REIPPPP has stimulated an investment commitment by the private sector in excess of US$14 billion, and the award of 64 projects predominantly in wind and solar. But small hydro, a valuable source of renewable energy for countless millennia was at risk of losing out!
Jimmy Goulding, a Technical Director and Electrical Technologist with the Cape Town based Energy Unit of global engineering and infrastructure advisory company Aurecon, championed the cause of small hydro in a determined effort to ensure its rightful place in South Africa’s energy future.
“In 2014, I considered that if improvements were made to the newly introduced Version 2.8 Grid Code for Renewable Power Plants (RPPs) to make the Code more compatible with viable small hydro technology, it would open the door to small hydro development in our country,” says Goulding. “The necessary changes, as I saw them, specifically related to the Grid Connection Code for RPPs connected to South Africa’s electricity transmission or distribution system, as well as the clauses in the Code relating to Meteorological Data requirements and Forecast Data.”
“Everybody in the industry understood that changes to the Code were required to ensure small hydro was a viable option under the REIPPPP. With years of experience in both hydro and Grid Code compliance, Jimmy stepped forward and set out to develop recommended changes to the Code for discussion with the National Energy Regulator of South Africa (NERSA) and the South African power utility, Eskom,” comments Paul Nel, Aurecon’s Unit Manager – Energy & Resources, Cape Town.

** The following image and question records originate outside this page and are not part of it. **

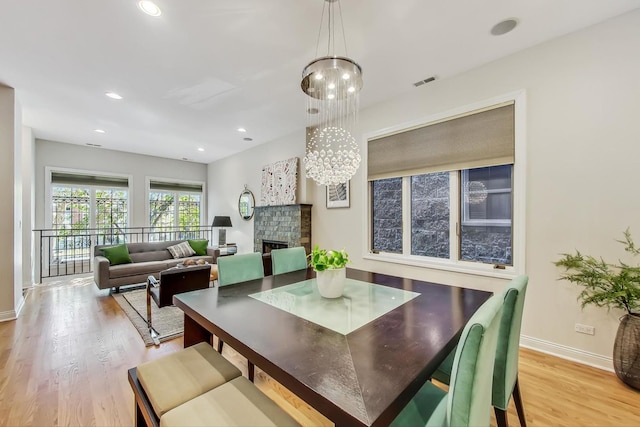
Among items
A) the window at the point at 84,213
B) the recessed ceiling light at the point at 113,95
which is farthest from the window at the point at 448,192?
the window at the point at 84,213

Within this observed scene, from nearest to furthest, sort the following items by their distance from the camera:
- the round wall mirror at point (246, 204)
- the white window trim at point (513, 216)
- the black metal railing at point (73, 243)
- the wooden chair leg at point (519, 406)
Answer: the wooden chair leg at point (519, 406)
the white window trim at point (513, 216)
the black metal railing at point (73, 243)
the round wall mirror at point (246, 204)

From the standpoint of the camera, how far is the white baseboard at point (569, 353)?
7.17 ft

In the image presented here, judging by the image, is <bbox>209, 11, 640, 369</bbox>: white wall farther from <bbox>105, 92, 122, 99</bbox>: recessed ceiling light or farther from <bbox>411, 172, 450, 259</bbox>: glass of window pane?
<bbox>105, 92, 122, 99</bbox>: recessed ceiling light

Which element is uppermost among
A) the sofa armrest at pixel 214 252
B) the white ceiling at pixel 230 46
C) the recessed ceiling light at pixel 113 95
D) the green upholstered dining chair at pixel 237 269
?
the white ceiling at pixel 230 46

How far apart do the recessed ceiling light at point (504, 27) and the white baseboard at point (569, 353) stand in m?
2.83

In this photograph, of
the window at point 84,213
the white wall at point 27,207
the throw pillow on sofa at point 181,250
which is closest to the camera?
the white wall at point 27,207

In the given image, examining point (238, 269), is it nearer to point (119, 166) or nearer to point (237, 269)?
point (237, 269)

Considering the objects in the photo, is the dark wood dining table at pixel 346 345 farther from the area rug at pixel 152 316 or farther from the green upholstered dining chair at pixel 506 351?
the area rug at pixel 152 316

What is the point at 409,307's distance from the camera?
163 centimetres

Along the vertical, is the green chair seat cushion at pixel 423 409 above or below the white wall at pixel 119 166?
below

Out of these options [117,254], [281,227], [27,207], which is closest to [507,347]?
[281,227]

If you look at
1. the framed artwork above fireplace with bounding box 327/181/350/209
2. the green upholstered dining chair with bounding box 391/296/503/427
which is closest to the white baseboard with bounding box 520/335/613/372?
the green upholstered dining chair with bounding box 391/296/503/427

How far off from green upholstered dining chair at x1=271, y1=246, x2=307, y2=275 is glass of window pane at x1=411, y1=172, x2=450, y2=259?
1.54 m

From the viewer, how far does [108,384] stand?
2.08 m
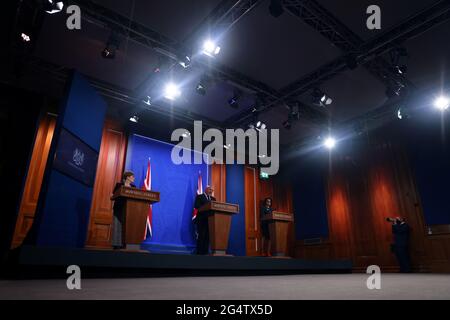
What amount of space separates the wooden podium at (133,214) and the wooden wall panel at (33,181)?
1.96 meters

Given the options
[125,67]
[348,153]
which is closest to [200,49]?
[125,67]

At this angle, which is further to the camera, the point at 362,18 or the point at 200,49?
the point at 200,49

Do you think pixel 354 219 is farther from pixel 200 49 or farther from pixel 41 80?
pixel 41 80

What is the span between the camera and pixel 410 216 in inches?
239

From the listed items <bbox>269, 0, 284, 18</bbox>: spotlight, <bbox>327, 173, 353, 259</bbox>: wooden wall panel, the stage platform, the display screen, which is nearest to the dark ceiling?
<bbox>269, 0, 284, 18</bbox>: spotlight

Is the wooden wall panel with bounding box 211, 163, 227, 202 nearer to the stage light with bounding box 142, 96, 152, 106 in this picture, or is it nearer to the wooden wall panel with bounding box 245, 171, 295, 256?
the wooden wall panel with bounding box 245, 171, 295, 256

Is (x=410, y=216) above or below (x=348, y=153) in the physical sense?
below

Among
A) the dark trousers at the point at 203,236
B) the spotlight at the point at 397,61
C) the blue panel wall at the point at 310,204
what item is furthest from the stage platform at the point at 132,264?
the blue panel wall at the point at 310,204

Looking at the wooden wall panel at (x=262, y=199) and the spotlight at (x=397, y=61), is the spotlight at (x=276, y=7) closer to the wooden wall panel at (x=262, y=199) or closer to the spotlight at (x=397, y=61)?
the spotlight at (x=397, y=61)

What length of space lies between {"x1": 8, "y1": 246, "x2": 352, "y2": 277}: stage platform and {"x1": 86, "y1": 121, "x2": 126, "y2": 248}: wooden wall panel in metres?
2.52

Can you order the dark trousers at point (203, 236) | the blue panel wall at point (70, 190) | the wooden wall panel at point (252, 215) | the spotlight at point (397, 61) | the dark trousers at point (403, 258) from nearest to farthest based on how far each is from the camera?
the blue panel wall at point (70, 190)
the spotlight at point (397, 61)
the dark trousers at point (203, 236)
the dark trousers at point (403, 258)
the wooden wall panel at point (252, 215)

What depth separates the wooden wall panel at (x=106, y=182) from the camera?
5289mm

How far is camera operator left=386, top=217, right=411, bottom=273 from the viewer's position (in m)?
5.63

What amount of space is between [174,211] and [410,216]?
5036 mm
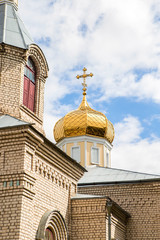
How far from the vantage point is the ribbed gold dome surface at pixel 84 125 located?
20.3 m

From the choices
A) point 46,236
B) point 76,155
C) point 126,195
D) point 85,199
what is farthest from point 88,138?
point 46,236

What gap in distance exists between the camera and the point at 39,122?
12219 mm

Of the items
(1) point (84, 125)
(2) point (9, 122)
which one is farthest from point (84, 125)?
(2) point (9, 122)

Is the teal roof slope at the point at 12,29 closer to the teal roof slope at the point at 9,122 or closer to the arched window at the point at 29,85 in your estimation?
the arched window at the point at 29,85

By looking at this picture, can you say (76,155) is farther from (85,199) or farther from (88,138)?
(85,199)

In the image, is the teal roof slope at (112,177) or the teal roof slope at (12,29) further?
the teal roof slope at (112,177)

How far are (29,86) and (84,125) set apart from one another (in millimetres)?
8296

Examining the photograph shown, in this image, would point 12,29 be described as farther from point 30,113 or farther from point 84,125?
point 84,125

The introduction of the REIPPPP Code was achieved with admirable speed, and reflected the fact that wind and solar powerwould be the major renewable contributors to the electricity grid. Consequently, the drafting of the Code was based on inverter type technologies, whereas, unlike wind and solar, hydro generators are synchronous machines. This fundamental technical issue, among others, was at odds with the requirements of the Code and effectively constrained the development of small hydro.
“Once wind and solar were successfully on track, it was a case of drawing the attention of the authorities to the fact that although of lesser potential, small hydro could have a worthwhile future, especially considering that, unlike wind and solar, hydro has very high levels of availability. This could be unlocked if certain changes were made to the Code,” says Goulding.
The key issue with the Code was that it required a hydro facility to stay connected to the grid under some specific network disturbances, which would have been extremely complicated given the different nature of these types of machines.
“To comply with the Code, small hydro units would have had to be designed with massive flywheels to ensure they had enough momentum to ‘ride through’ the faults. Ultimately, this would have made the designs exorbitantly expensive and unfeasible,” explains Goulding. “Other issues that I felt needed to be raised included the way energy forecasts had to be done based on meteorology that was incompatible with the characteristics of small hydro generators.”
After pursuing a lone campaign for a considerable time, the value of Goulding’s expertise began to be appreciated and he was asked to Chair a small hydro work group to discuss his proposals with the system operator Eskom. The engagement process started in November 2014 and presentations of proposed amendments for the Code were made to the Grid Code Advisory Committee and an industrial expert team in October 2015.
Once these two bodies accepted the proposals, they were drafted by Eskom into a new Code for presentation to NERSA for their approval. This led to a proud day for Goulding, when the Version 2.9 revision of the Grid Code was published in November 2016.
“I believe a key lesson learned is that too often problems, such as the issues I had with the Grid Code for small hydro facilities, are dismissed as the government’s problem,” concludes Goulding. “Eskom and NERSA are to be commended for their willingness to work with industry experts to develop regulatory Codes that facilitate beneficial technological development. It is tremendously important for the private sector to be actively engaged in helping to define this country’s energy future.”
“We congratulate Jimmy Goulding on a remarkable achievement. He has established himself as an industry leader in this field and his individual services are being sought by Aurecon’s clients,” says Nel. “There are currently four small hydro projects in South Africa that have either been developed or are being developed and will benefit directly from the ‘Goulding’ changes to the Code, saving developers millions of Rands in engineering design, and compliance mitigations. Most importantly, small hydro has come in from the cold and future development is now realistically possible and financially viable.”